Inspeksi dadakan ini dilakukan untuk mengevaluasi implementasi program nasional pembibitan gratis yang dicanangkan pemerintah pusat bagi masyarakat Indonesia. Kualitas bibit menjadi fokus utama evaluasi lapangan oleh rombongan kementerian.
Dalam peninjauan tersebut, Amran mengidentifikasi beberapa masalah fundamental, termasuk kualitas bibit yang buruk dan adanya ketidaksesuaian antara data administrasi yang dilaporkan dengan kondisi riil yang ada di lapangan. Selain itu, pengelolaan kebun yang belum optimal juga mendapat perhatian serius.
"Ada bibit kecil yang tidak layak. Itu dari bibitnya saja. Benihnya saja sudah tidak layak. Kami suruh ganti," ujar Andi Amran Sulaiman, Menteri Pertanian, mengenai temuan kualitas bibit yang di bawah standar.
Salah satu anomali yang ditemukan adalah perbedaan signifikan antara data laporan dengan jumlah bibit yang tersedia di lokasi.
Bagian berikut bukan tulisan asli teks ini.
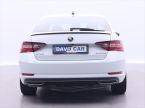 Škoda Superb - fotka číslo 5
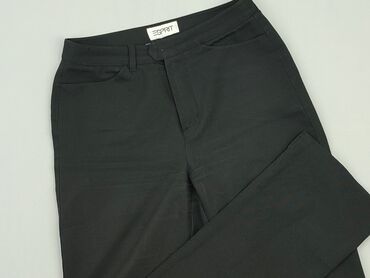 bluzki ze spodniami: Material trousers, Esprit, S (EU 36), condition - Very good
Amran mencatat bahwa laporan mencantumkan 48 ribu bibit, namun realisasinya hanya sekitar 17 ribu batang.
"Laporannya 48 ribu. Kami temukan ternyata hanya kurang lebih 17 ribu. Ini harus ditambah," tegas Amran, menggarisbawahi perlunya penambahan segera agar target program terpenuhi.
Menyikapi temuan ini, Mentan mendesak aparat penegak hukum, termasuk reserse kriminal (reskrim) dan Kepolisian Resor (Polres), untuk segera melakukan investigasi terbuka. Hal ini dilakukan demi menjaga transparansi pelaksanaan program sesuai arahan Presiden.
"Kami minta kepada reskrim, polres. Ini diperiksa. Kita harus berani membuka diri. Kita harus buka diri. Jangan kita lagi mau pencitraan itu perintah Bapak Presiden. Apa adanya. Apa yang terjadi di lapangan kita perbaiki," ujar Amran.
Mentan juga mengeluarkan peringatan keras bahwa pihaknya tidak akan menoleransi penyimpangan dalam pelaksanaan program strategis nasional ini. Sanksi berat telah disiapkan bagi siapa pun yang terbukti melanggar aturan.